Background: Social inclusion is a context for both risk and protective factors of migrant youth delinquency. This study aims to shed light on the issue by comparing delinquency amongst native, first-generation, and second-generation immigrant youths in Portugal, a country located in the south of Europe, an area where research in this field is still scarce.
Methods: The research is based on the International Self-Reported Delinquency (ISRD-3) dataset, which includes information on over 4,000 adolescents, who self-reported on their socio-demographic status, leisure activities, school and neighbourhood environment, family bonds, and self-control.
Results: Nested Logistic Regression analyses showed that a young first-generation immigrant is twice as likely to commit a crime, with or without violence, as a young native born in Portugal. However, no differences were found regarding the prevalence of delinquency amongst second-generation immigrants and natives, which is likely due to the integration and cultural assimilation of the immigrant over time. Regarding the analysed risk factors, it was found that both structural and individual factors, identified by the theories of control, stress, as well as situational action theory, have a direct effect on the commission of juvenile crimes (both non-violent and violent). Moreover, this effect is significant in adolescents living in Portugal in general, both immigrants and natives.

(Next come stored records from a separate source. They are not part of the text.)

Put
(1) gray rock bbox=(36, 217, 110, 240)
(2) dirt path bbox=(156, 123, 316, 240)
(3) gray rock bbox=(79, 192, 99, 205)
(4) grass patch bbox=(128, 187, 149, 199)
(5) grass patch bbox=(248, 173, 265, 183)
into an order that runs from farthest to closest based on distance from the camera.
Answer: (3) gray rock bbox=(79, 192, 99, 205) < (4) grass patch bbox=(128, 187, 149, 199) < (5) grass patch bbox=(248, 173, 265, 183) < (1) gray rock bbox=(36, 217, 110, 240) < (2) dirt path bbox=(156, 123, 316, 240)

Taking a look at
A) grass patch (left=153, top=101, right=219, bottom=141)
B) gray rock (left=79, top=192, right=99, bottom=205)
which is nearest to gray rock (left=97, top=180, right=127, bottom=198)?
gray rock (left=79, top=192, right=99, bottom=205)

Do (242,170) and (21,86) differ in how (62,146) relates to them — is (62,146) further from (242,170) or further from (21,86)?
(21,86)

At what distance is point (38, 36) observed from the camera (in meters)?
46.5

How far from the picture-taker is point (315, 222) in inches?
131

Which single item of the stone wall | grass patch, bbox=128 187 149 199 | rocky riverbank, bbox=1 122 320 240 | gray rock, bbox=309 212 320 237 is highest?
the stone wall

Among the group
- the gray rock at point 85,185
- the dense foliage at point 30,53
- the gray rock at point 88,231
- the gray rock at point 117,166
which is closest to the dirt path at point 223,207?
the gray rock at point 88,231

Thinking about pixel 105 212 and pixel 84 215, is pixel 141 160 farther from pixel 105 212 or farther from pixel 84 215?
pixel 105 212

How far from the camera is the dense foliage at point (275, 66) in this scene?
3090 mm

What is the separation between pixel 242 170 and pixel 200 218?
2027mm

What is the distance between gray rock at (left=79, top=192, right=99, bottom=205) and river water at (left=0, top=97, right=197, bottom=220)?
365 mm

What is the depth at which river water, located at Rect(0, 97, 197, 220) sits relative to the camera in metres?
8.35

The most influential variable for both types of delinquent behaviour, with and without violence, is peer delinquency, followed by low morality and self-control.
Conclusion: These findings have relevant policy implications and are useful for evidence-based interventions aimed at promoting migrant adolescent well-being and targeting host countries' performance.
Keywords: Portugal; integration policies; migrant origin; self-reported data; youth offending.